Conservatives are accused of being paranoid. Some are. But most are simply aware of risks to their property and well-being.

Conservatives don’t complain primarily about the rhetoric of the liberals, though they certainly do complain about that. What they are more concerned about is their decisions.

I don’t think it would be overstating the case to say that most conservatives feel like they have been mugged by their leaders and are being scolded for being angry about it.

In turn, a mad killer goes on a rampage in Arizona, kills a conservative judge, a fairly conservative democratic congresswoman, and a child, something no conservative would ever do, and the media ascribes the impulse behind the murders to conservative anger.

If a conservative were to say that the media should stop provoking conservatives or there will be a backlash, he would be seen as fomenting or threatening violence. Think of that. One might yearn for peace and prosperity. But because he expresses an anxiety about what a disrespected, scorned person on the fringes might do, he would be accused of threatening, instead of warning about, violence. I’ve seen this pattern. It is foolish.

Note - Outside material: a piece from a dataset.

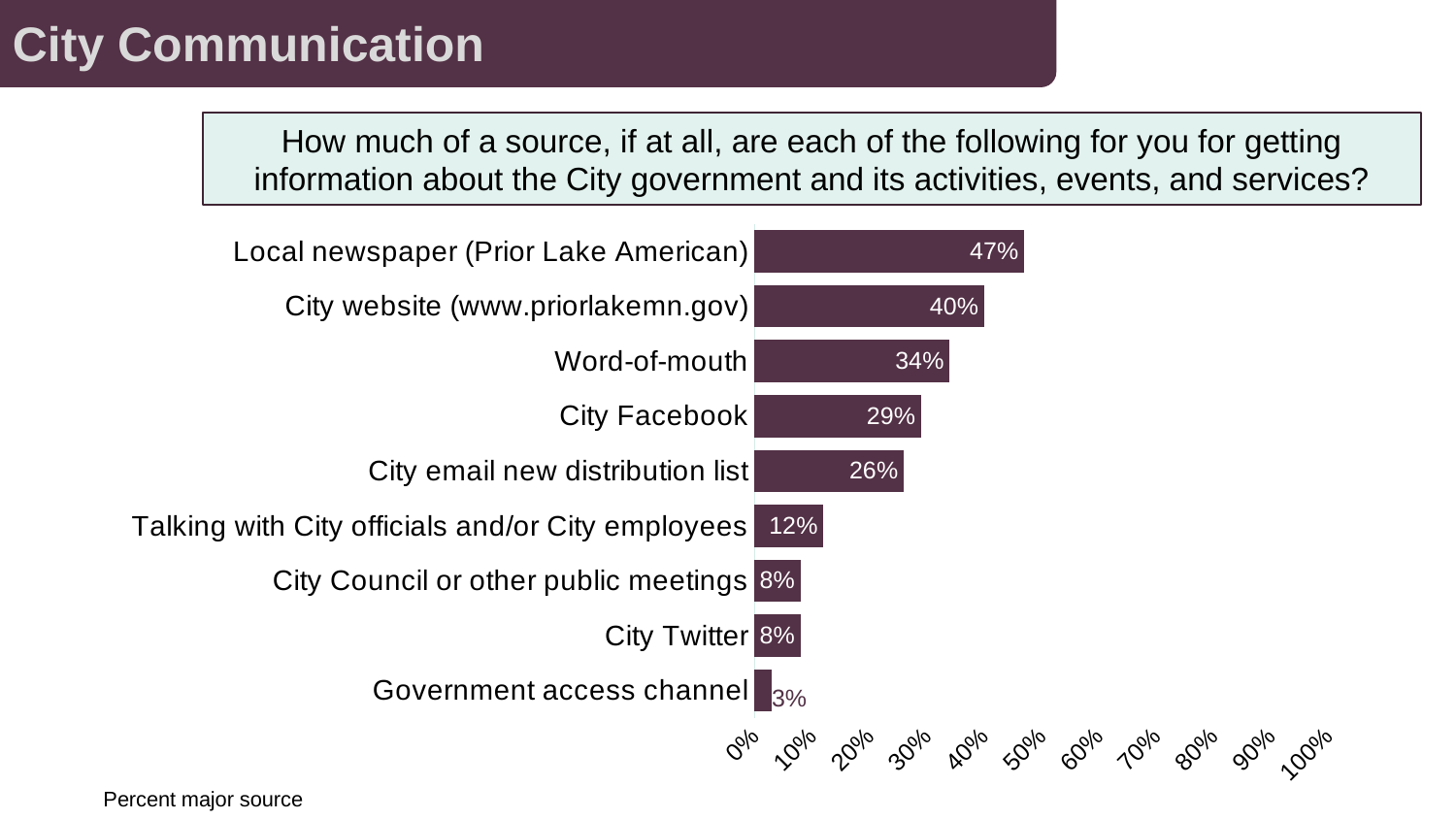
What percentage of respondents cite the local newspaper (Prior Lake American) as a major source? 47% What does the note below the chart say the values represent? Percent major source What is the value for City Facebook? 29% What is the value for the City email new distribution list? 26% Is the value for the local newspaper greater or less than 50%? less Which is larger, the value for City Facebook or the value for Word-of-mouth? Word-of-mouth Which source has the lowest percentage? Government access channel What is the value for Talking with City officials and/or City employees? 12% What is the difference between the values for the City website and Word-of-mouth? 6% What kind of chart is shown on the slide? Bar chart Which source has the highest percentage? Local newspaper (Prior Lake American) How many sources are shown in the chart? 9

If you want to make people afraid of the government, give it so much power that it makes people nervous and interferes with their daily lives. If you want peace, set people free.

But don’t blame peaceful, simple, patriotic people every time something goes wrong with the progressive utopia. I must withhold judgment on Loughner. But Paul Krugman should be fired.

It is time, as much media is saying, to “tone down the political rhetoric.” It is also time to tone down the political aggressiveness of those who want to remake America.